**WORK REQUIRED:** Turn everything from the line containing "In this particular" down to the line containing "10.5 metres", both included, into a JSON list of strings with one string per line and blank lines omitted. Convert only these lines of data.

**THE INPUT:**
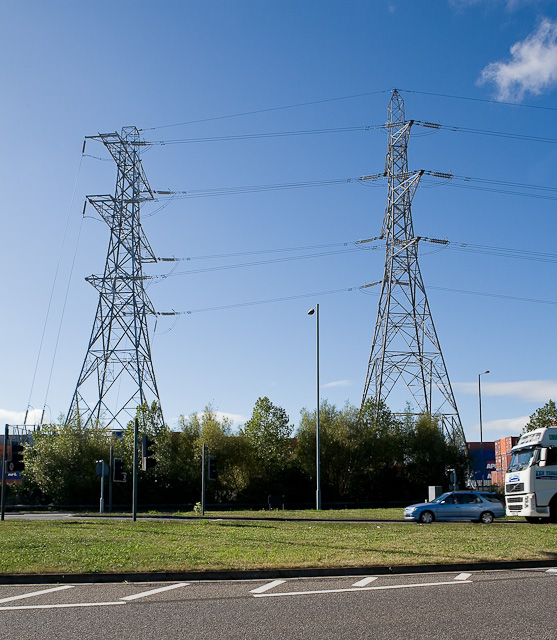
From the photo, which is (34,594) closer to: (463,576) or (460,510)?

==

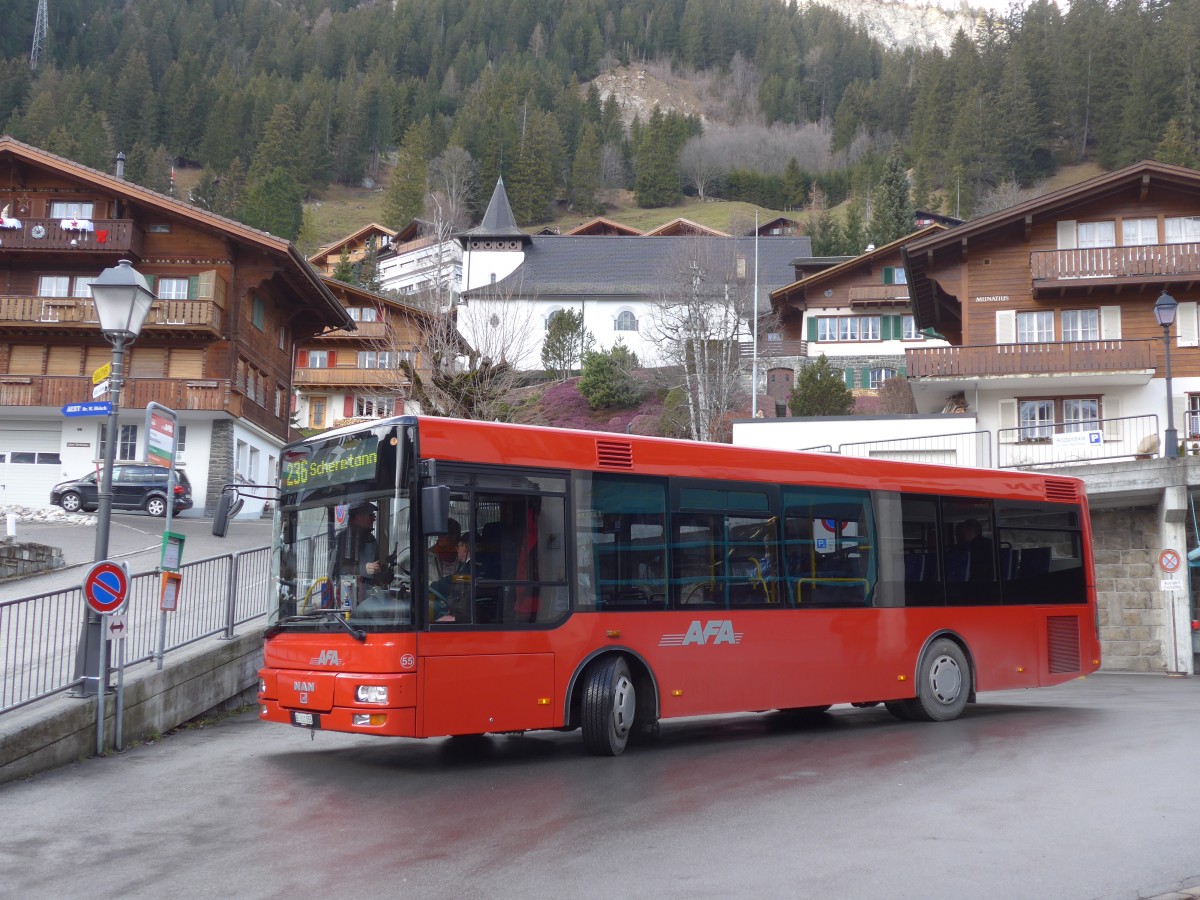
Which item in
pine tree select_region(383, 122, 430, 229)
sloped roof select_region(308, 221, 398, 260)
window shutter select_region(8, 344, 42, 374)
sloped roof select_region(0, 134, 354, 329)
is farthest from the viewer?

* * *

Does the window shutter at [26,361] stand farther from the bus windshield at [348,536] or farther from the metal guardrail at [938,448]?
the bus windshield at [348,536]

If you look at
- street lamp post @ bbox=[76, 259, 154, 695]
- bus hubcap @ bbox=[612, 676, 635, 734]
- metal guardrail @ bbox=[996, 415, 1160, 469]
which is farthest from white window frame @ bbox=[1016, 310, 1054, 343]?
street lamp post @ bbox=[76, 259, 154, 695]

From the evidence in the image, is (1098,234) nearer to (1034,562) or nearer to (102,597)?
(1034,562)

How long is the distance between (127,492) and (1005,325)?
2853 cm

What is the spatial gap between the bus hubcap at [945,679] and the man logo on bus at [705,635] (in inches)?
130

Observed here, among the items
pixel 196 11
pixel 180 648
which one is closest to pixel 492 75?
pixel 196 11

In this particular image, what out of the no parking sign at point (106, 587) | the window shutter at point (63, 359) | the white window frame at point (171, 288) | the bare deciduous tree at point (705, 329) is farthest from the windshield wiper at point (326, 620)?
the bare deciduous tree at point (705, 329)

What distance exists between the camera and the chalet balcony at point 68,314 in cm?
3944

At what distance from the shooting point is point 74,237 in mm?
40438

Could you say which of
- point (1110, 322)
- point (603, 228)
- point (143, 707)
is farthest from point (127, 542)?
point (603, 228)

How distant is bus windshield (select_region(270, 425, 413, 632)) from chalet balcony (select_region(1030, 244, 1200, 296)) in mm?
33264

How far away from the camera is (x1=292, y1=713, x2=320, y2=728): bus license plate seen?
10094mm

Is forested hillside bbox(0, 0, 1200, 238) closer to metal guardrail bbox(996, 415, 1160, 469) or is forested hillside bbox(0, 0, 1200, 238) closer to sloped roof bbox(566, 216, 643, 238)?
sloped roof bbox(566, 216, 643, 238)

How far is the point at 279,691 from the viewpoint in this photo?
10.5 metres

**TASK ANSWER:**
[
  "In this particular image, what out of the no parking sign at point (106, 587) | the window shutter at point (63, 359) | the white window frame at point (171, 288) | the bare deciduous tree at point (705, 329) is farthest from the windshield wiper at point (326, 620)?",
  "the bare deciduous tree at point (705, 329)",
  "What distance exists between the camera and the chalet balcony at point 68,314 in cm?",
  "3944",
  "At what distance from the shooting point is point 74,237 in mm?",
  "40438",
  "Could you say which of",
  "- point (1110, 322)",
  "- point (603, 228)",
  "- point (143, 707)",
  "is farthest from point (127, 542)?",
  "point (603, 228)",
  "How distant is bus windshield (select_region(270, 425, 413, 632)) from chalet balcony (select_region(1030, 244, 1200, 296)) in mm?",
  "33264",
  "How far away from the camera is (x1=292, y1=713, x2=320, y2=728): bus license plate seen?",
  "10094mm",
  "Is forested hillside bbox(0, 0, 1200, 238) closer to metal guardrail bbox(996, 415, 1160, 469) or is forested hillside bbox(0, 0, 1200, 238) closer to sloped roof bbox(566, 216, 643, 238)?",
  "sloped roof bbox(566, 216, 643, 238)",
  "How far is the point at 279,691 from the viewpoint in this photo?",
  "10.5 metres"
]